Psoriasis is an autoimmune disease that causes elevated, red, scaly and flaky patches of skin. This chronic condition often subsides and then comes back in reoccurrences called “flares.” To reduce the number of flares, it is important to understand what the common psoriasis triggers are.
Psoriasis affects more than 8 million people in the U.S., and there are several variations of the condition. What all of the subtypes have in common is that they occur when the immune system mistakes skin cells for a virus or other infection and responds by producing more skin cell growth.
Patches of psoriasis mainly occur on the elbows, knees, lower back and scalp, but they can appear anywhere on the body. While genetics can play a role in determining who develops psoriasis, people have different triggers for their flares or outbreaks. Here are some of the most common psoriasis triggers:
Anything that causes inflammation in the body puts you at risk for a flare. Stress is known to cause inflammation and is, therefore, one of the most common triggers for psoriasis flares. Those with psoriasis should do what they can to reduce sources of stress. Regular exercise can help as well.
Certain weather conditions can take their toll on the skin, and this is especially true for those with psoriasis.
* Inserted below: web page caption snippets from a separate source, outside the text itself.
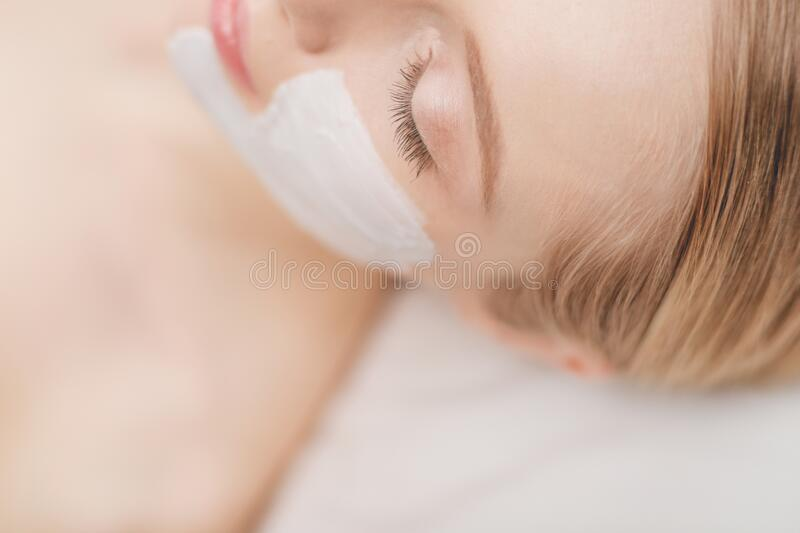 Young beautiful girl receiving pink facial mask in spa beauty salon stock images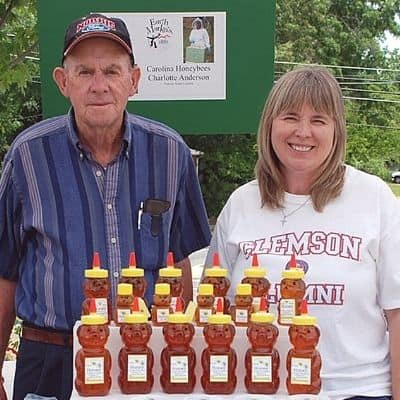 Charlotte and Dad at beekeeping booth image.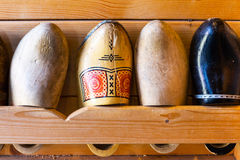 Old used dutch wooden shoes or clogs in Holland Stock Photo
Cold winter weather can dry out the skin, making it more susceptible to a psoriasis flare. Going from one temperature extreme to another — say, from cold outside air to very warm, humidified inside air — can further stress the skin and trigger a flare. Be sure to use a good moisturizer year-round and wear gloves when you’re exposed to cold air.
Illnesses and Injuries
Because psoriasis is an autoimmune disease — a disease in which the body attacks itself — anything that triggers an immune response and activates the immune system can make you susceptible to a flare. As such, becoming sick with viral or bacterial illnesses such as the flu, colds, strep throat or tonsillitis has the potential to cause a psoriasis flare. Wash your hands often to prevent contagious illnesses, and talk to your doctor about whether a flu shot is right for you.
In addition to viral and bacterial illnesses, simple cuts, scrapes, and sunburns can be psoriasis triggers as well. In what’s called the Koebner phenomenon, or Koebner response, areas of skin that have been physically damaged in some way can develop psoriatic lesions. The timing differs from person to person, but often the flare occurs about 10 to 20 days after the injury. Even insect bites and stings can cause this response. Vaccinations can sometimes do the same because they break the skin.
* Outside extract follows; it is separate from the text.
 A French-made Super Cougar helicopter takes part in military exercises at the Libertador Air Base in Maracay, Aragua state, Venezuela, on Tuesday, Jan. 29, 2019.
Like cuts and scrapes, getting a new tattoo can trigger the Koebner phenomenon. Because tattoos are created using tiny needles that penetrate the skin repeatedly, the injuries from each needle can trigger psoriasis flares in those locations — even if you don’t typically have lesions in that area.
Studies have shown that even a small amount of weight loss can greatly lessen psoriasis symptoms. Additionally, losing weight can lessen your risk of developing psoriatic arthritis, a condition that causes those with psoriasis to develop swollen, painful joints. If you’re overweight, talk to your doctor about incorporating nutrition and exercise into your treatment plan in addition to other lifestyle changes and medications.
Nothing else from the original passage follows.